The New Hierarchy of Needs

Maslow published his theory in the 1940s, but he lived until the 1970s. During these decades he took in some of the criticism he faced toward his approach and adapted it in his later work. For instance, he cleared out that you do not have to fulfill a need 100% before you can reach the next stage. Otherwise, you would have to stop working the moment you are hungry or feel sleepy.

Maslow's New Hierarchy of Needs Structure

But his most significant change was adding an apex to the pyramid: self-transcendence. You can compare it to a spiritual need to transcend our thoughts. We have to see ourselves as part of the broader universe to develop common priorities and goals. Once this need is fulfilled, we can see beyond our individual well-being to the needs of us all.

This sixth need, to feel part of something bigger and to develop joint strategies as humans, is essential for our life today.
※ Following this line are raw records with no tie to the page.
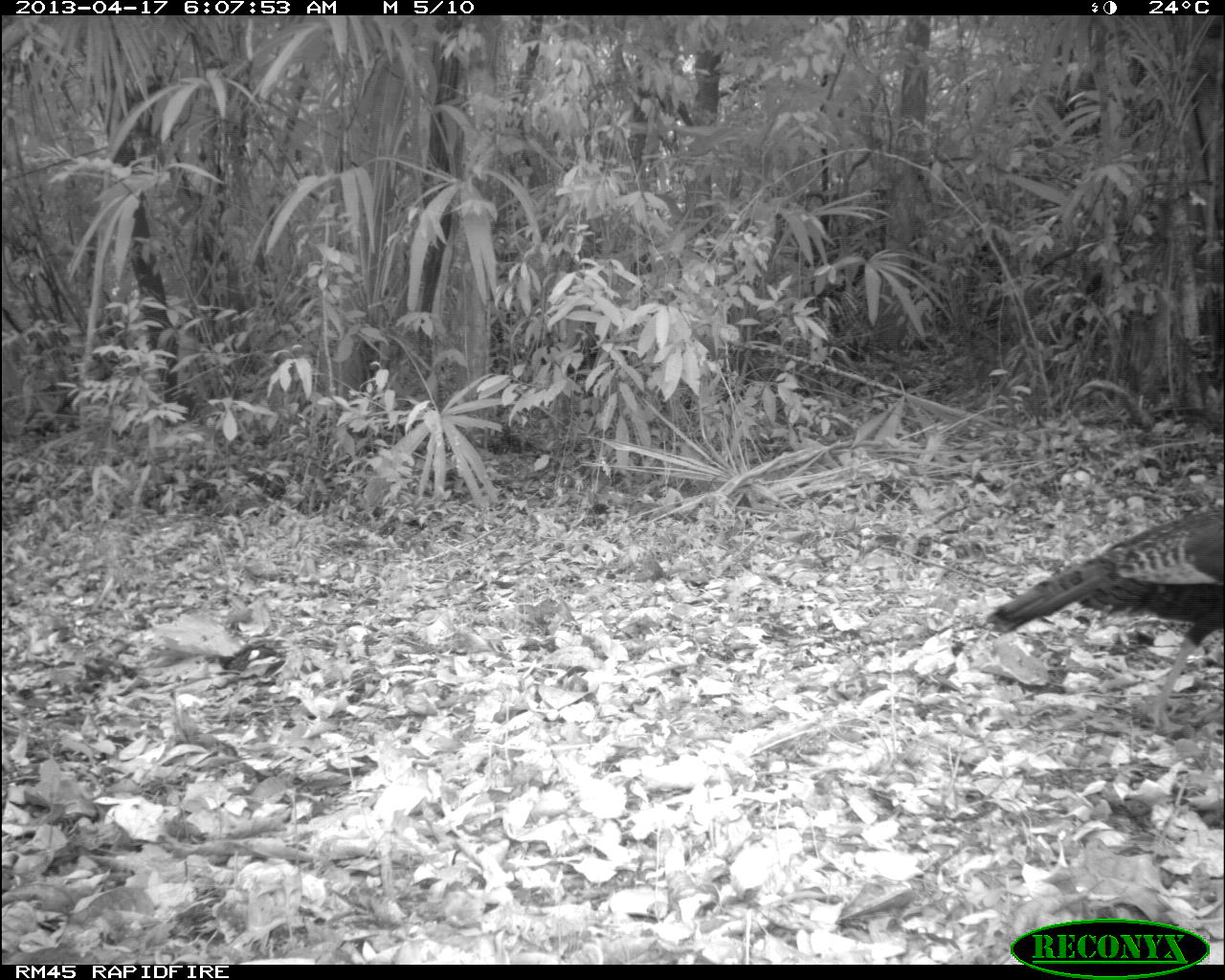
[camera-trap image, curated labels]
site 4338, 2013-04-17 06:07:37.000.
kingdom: Animalia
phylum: Chordata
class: Aves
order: Galliformes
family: Phasianidae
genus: Meleagris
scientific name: Meleagris ocellata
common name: ocellated turkey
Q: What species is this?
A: Meleagris ocellata (ocellated turkey).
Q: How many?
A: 1.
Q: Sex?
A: Female.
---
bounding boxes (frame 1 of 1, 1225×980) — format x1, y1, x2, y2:
meleagris ocellata: 985, 504, 1225, 737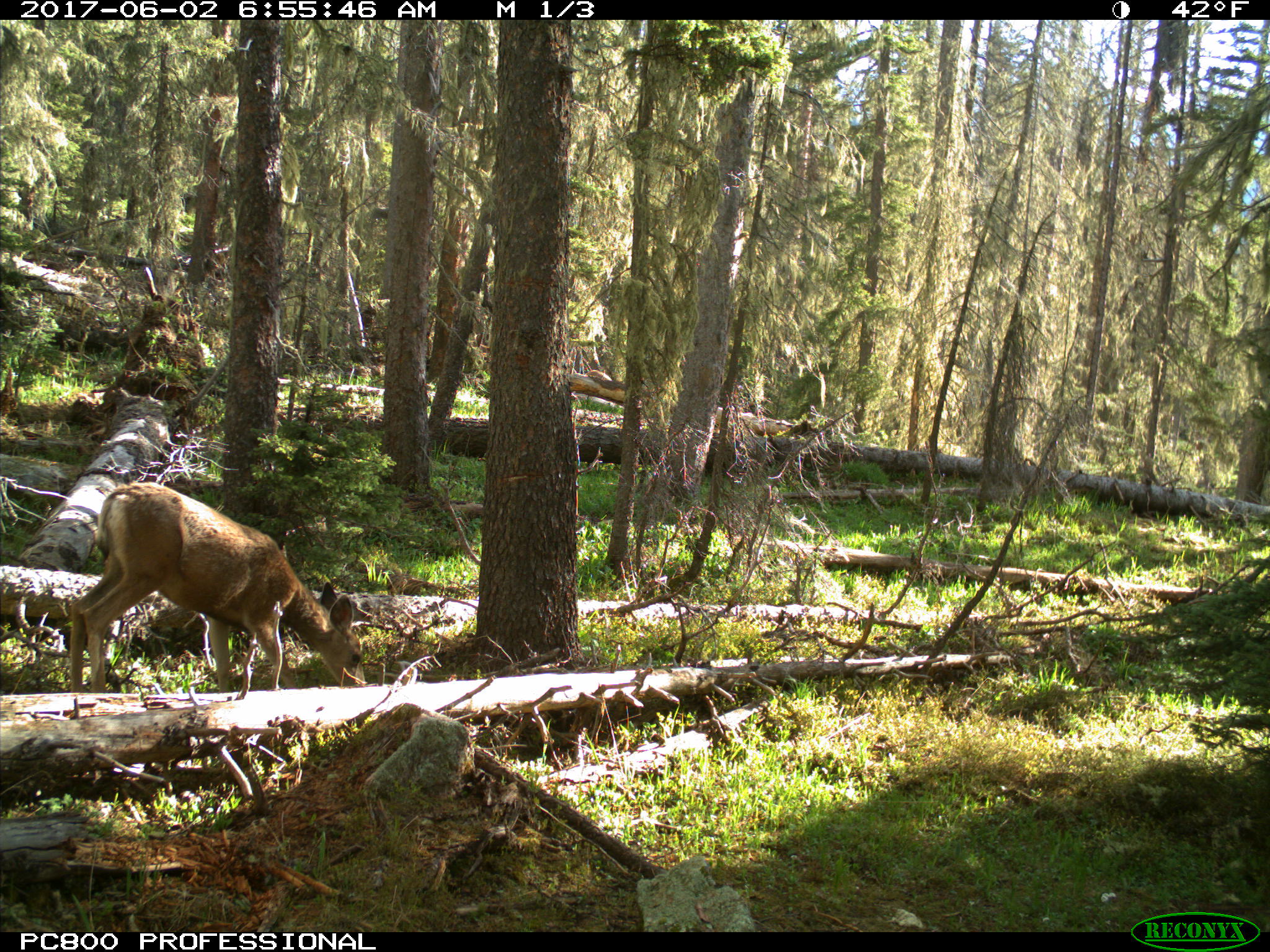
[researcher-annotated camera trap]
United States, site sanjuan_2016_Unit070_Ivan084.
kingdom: Animalia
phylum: Chordata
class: Mammalia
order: Artiodactyla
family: Cervidae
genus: Odocoileus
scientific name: Odocoileus hemionus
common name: mule deer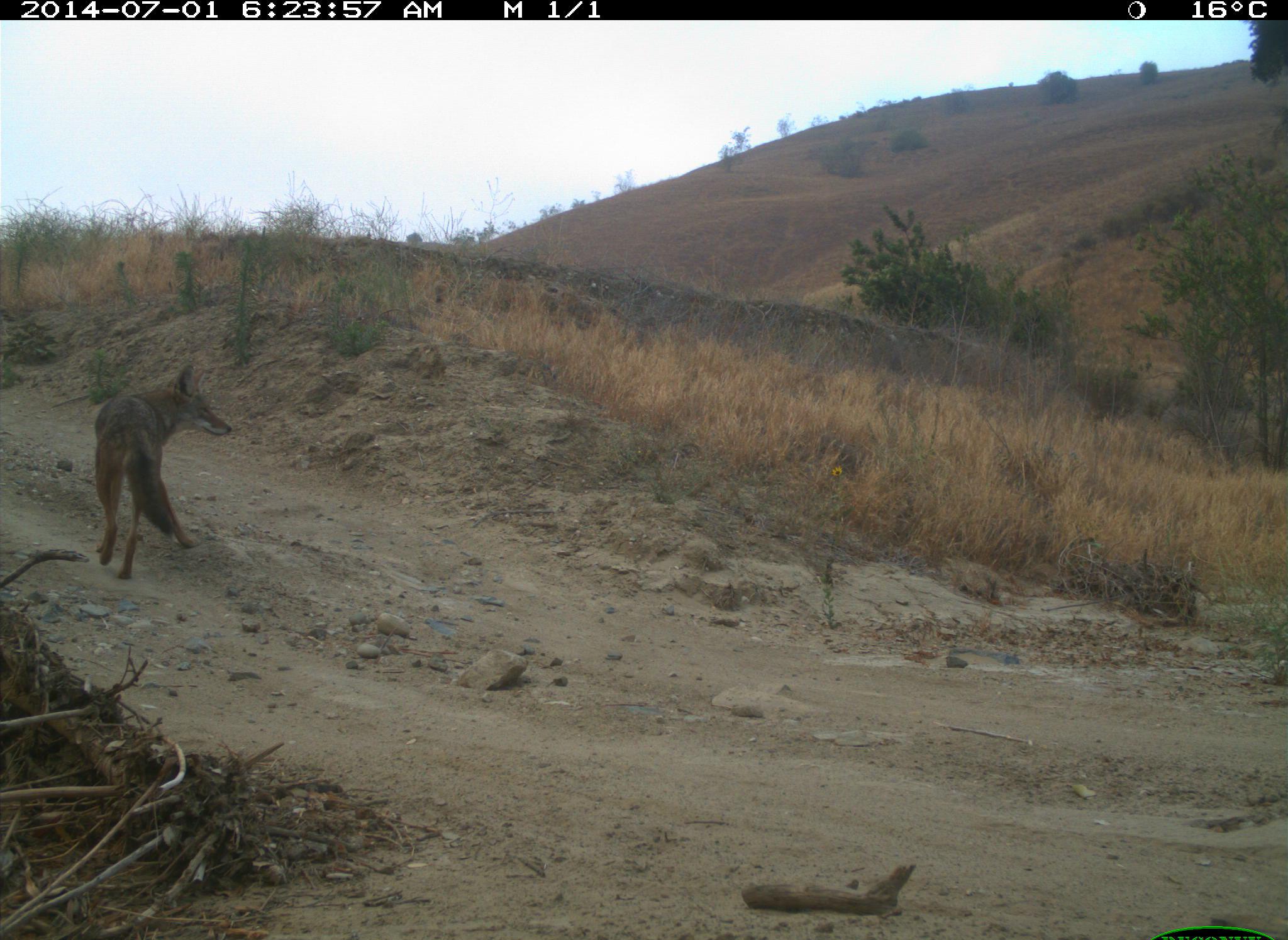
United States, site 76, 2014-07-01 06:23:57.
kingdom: Animalia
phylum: Chordata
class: Mammalia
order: Carnivora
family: Canidae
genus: Canis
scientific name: Canis latrans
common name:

It is what inspires people to fight climate change, hunger or poverty. It is our ability to not only look after ourselves but see that we are part of something bigger.

The ways to reach self-transcendence are familiar to us today. They include mindfulness or flow. Maslow thought that these techniques could help individuals achieve a broader perspective. 

But these methods are not only tweaks to optimize the mind. They are vitally important tools to fight the most significant issues humans are facing together. To come together as a global community and find solutions together.


The most significant limitation of Maslow’s theory concerns his methodology. Maslow formulated the characteristics of self-actualized individuals from undertaking a qualitative method called biographical analysis.

He looked at the biographies and writings of 18 people he identified as being self-actualized. From these sources, he developed a list of qualities that seemed characteristic of this specific group of people, as opposed to humanity in general.

From a scientific perspective, there are numerous problems with this particular approach. First, it could be argued that biographical analysis as a method is extremely subjective as it is based entirely on the opinion of the researcher. Personal opinion is always prone to bias, which reduces the validity of any data obtained. Therefore Maslow’s operational definition of self-actualization must not be blindly accepted as scientific fact.

Furthermore, Maslow’s biographical analysis focused on a biased sample of self-actualized individuals, prominently limited to highly educated white males (such as Thomas Jefferson, Abraham Lincoln, Albert Einstein, William James, Aldous Huxley, Beethoven).

Although Maslow (1970) did study self-actualized females, such as Eleanor Roosevelt and Mother Teresa, they comprised a small proportion of his sample. This makes it difficult to generalize his theory to females and individuals from lower social classes or different ethnicity. Thus questioning the population validity of Maslow’s findings. 

Furthermore, it is extremely difficult to empirically test Maslow’s concept of self-actualization in a way that causal relationships can be established.

Another criticism concerns Maslow’s assumption that the lower needs must be satisfied before a person can achieve their potential and self-actualize. This is not always the case, and therefore Maslow’s hierarchy of needs in some aspects has been falsified.

Through examining cultures in which large numbers of people live in poverty (such as India), it is clear that people are still capable of higher order needs such as love and belongingness. However, this should not occur, as according to Maslow, people who have difficulty achieving very basic physiological needs (such as food, shelter, etc.) are not capable of meeting higher growth needs.